— PROVIDED TEXT —
◆ ◆ ◆ ◆ ◆ ◆ ◆

Illustrations of U.S. Glass's Vermont and Northwood's Daisy & Drape vases,
from advertisements appearing in 1900 and 1912 Butler Brothers catalogs

 
The illustration above left is of a Vermont vase from a crystal assortment advertised by U.S. Glass in the September, 1900 Butler Brothers wholesale catalog (see Six, p. 42).  The illustration at right appeared a dozen years later in an iridescent assortment advertised by Northwood in a 1912 Butler Brothers catalog (see Heacock et al, p. 79):   Like Northwood's later Daisy & Drape, U. S. Glass's Vermont vase features a cone-shape body perched on leaf-like feet that extend into handles that attach to the vase.  At the top of the vase is a band of five-petaled flowers. 
 
            As is evident in the illustrations shown above, Vermont vases lack a drapery design on the body and differ in one other respect from Daisy & Drape vases:  an impressed honeycomb pattern decorates the interior of Vermont glassware.  The honeycomb design on the inside of Vermont vases and other Vermont ware can be viewed and felt on the interior of pieces.   The exteriors of Vermont pieces are smooth, and lack the Drapery design of Daisy & Drape vases.  On opaque pieces, such as the custard vase shown higher above (which bears a honeycomb design inside), the exterior surface appears patternless.  As shown in the photograph of the green toothpick below, on transparent glass examples of Vermont ware, the interior honeycomb pattern shows through and can be viewed from outside:

 


A Vermont toothpick in green transparent glass,
with gilt decoration.  Note the honeycomb pattern
impressed on the piece's interior.

photo by zienty

 
The green toothpick shown above appeared in a U.S. Glass "Green and Gold Art Ware" assortment advertised in the September, 1900 Butler Brothers wholesale catalog (see Dean Six, p. 31).

◆ ◆ ◆ ◆ ◆ ◆ ◆

— DATA EXCERPT —

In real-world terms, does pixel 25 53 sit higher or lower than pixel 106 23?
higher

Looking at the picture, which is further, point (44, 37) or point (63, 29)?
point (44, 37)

◆ ◆ ◆ ◆ ◆ ◆ ◆

— DIRECTIONS —
A. List every source reference with a page number that the passage on Vermont and Daisy & Drape vases cites.
B. Proceed with the passage on Vermont and Daisy & Drape vases, starting after its final sentence.
The lines that come after the text aren't needed for anything here.

— REPLIES —
A.
- Six, p. 42
- Heacock et al, p. 79
- Dean Six, p. 31

B.
            First issued under the designation U.S. Glass Pattern No. 15,060, Vermont is also known by the names Honeycomb with Flower Rim, Inverted Thumbprint with Daisy Band and Vermont Honeycomb (Reilly & Jenks, p. 483; Heacock et al, 1978, p. 53).  U.S. Glass introduced its Vermont pattern in 1899 in a custard glass (Heacock et al, p. 53).  Between 1899 and 1903, U.S. Glass issued Vermont in transparent colorless and green glass (plain, gilded and stained); custard glass; chocolate glass; slag; and blue and white milk glass.  Vases specifically have been found in clear, green and custard glass  (Reilly & Jenks, p. 483; Heacock et al, p. 53;  see Dean Six, pp. 42, 65 ).  U.S. Glass's Vermont custard glass pieces are very pale -- they are often mistaken for milk glass -- and appear both without decoration and with painted-on enamel decorations like those on the vase shown here.  Custard glass vases may have turquoise, purple or red enamel decoration on the rims and feet, accompanied by floral decorations on the vase body.

            U.S. Glass produced its Vermont pattern in a wide range of shapes.  The Thistlewood website has a wonderful article on this pattern, accompanied by early U.S. Glass catalog illustrations of Vermont in a variety of shapes (see geocities.com/carni_glass_uk_2000/DaisyDrpGrn.html).

 

Other Vermont-like Patterns of the early 1900's

 

Indiana Glass Co. catalog illustration of  a 7.5-inch "Daisy Comport,"
with a 4-inch green Vermont bowl made by U.S. Glass

photo of bowl courtesy of dolls123


          To our knowledge, only one company in addition to U.S. Glass produced a pattern resembling Vermont in the early 1900's -- the Indiana Glass Company of Dunkirk, Indiana.  Marcelle Bond's The Beauty of Albany Glass (1972) reprints the above illustration from an Indiana Glass catalog of a Vermont-like piece.  The catalog describes the piece as a 7 1/2" "Daisy Comport" (p. 72).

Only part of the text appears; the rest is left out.